# Offline Engine API

SGLang provides a direct inference engine without the need for an HTTP server, especially for use cases where additional HTTP server adds unnecessary complexity or overhead. Here are two general use cases:

- Offline Batch Inference
- Custom Server on Top of the Engine

This document focuses on the offline batch inference, demonstrating four different inference modes:

- Non-streaming synchronous generation
- Streaming synchronous generation
- Non-streaming asynchronous generation
- Streaming asynchronous generation

Additionally, you can easily build a custom server on top of the SGLang offline engine. A detailed example working in a python script can be found in [custom_server](https://github.com/sgl-project/sglang/blob/main/examples/runtime/engine/custom_server.py).

## SPECIAL WARNING!!!!

**To launch the offline engine in your python scripts,** `__main__` **condition is necessary, since we use** `spawn` **mode to create subprocesses.
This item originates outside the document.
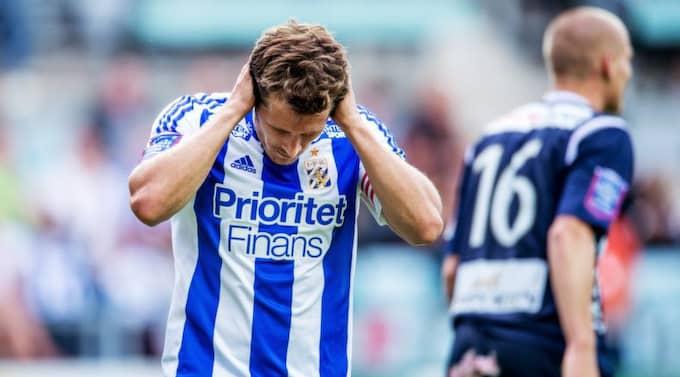 PÅ VÄG BORT? Blåvitt har haft en riktigt tung säsong. Nu kan klubben även förlora sin stora tröjsponsor. Foto: Carl Sandin / Bildbyrån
Please refer to this simple example**:

https://github.com/sgl-project/sglang/blob/main/examples/runtime/engine/launch_engine.py

## Advanced Usage

The engine supports [vlm inference](https://github.com/sgl-project/sglang/blob/main/examples/runtime/engine/offline_batch_inference_vlm.py) as well as [extracting hidden states](https://github.com/sgl-project/sglang/blob/main/examples/runtime/hidden_states). 
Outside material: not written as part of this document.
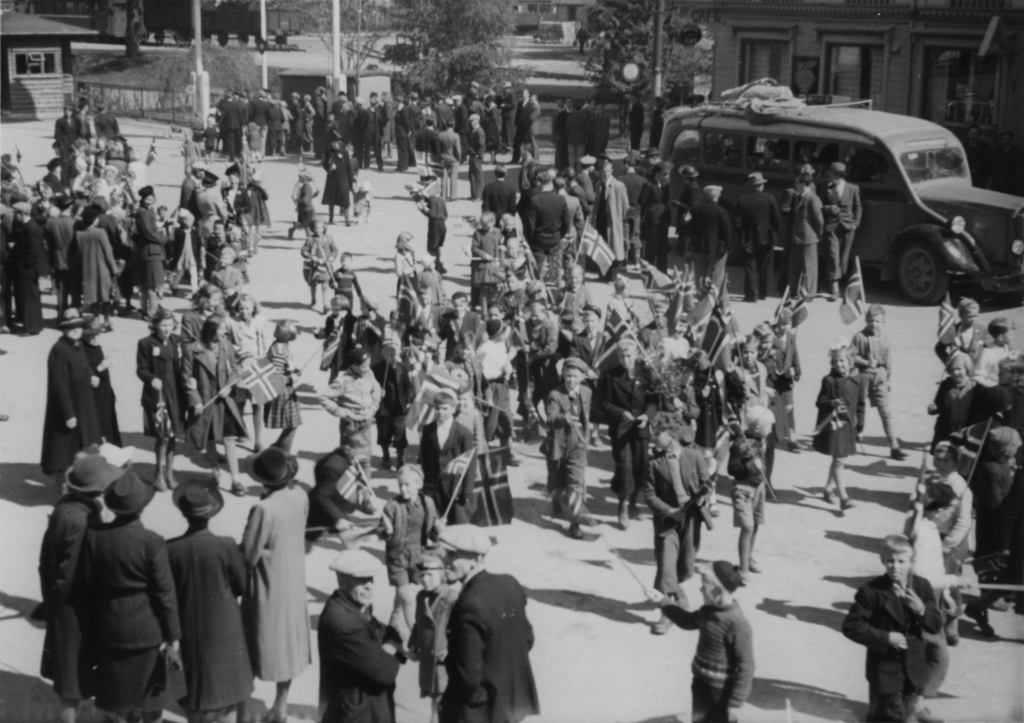 Folkemengden på Torget, 8. mai 1945.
Please see [the examples](https://github.com/sgl-project/sglang/tree/main/examples/runtime/engine) for further use cases.
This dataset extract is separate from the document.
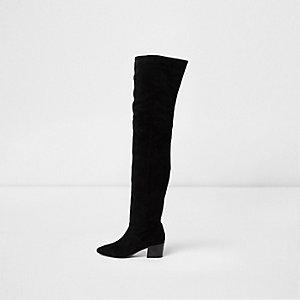 Schwarze Overknee-Stiefel mit Blockabsatz aus Wildleder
## Offline Batch Inference

SGLang offline engine supports batch inference with efficient scheduling.

In [1]:
# launch the offline engine
import asyncio
import io
import os

from PIL import Image
import requests
import sglang as sgl

from sglang.srt.conversation import chat_templates
from sglang.test.test_utils import is_in_ci
from sglang.utils import async_stream_and_merge, stream_and_merge

if is_in_ci():
    import patch


llm = sgl.Engine(model_path="meta-llama/Meta-Llama-3.1-8B-Instruct")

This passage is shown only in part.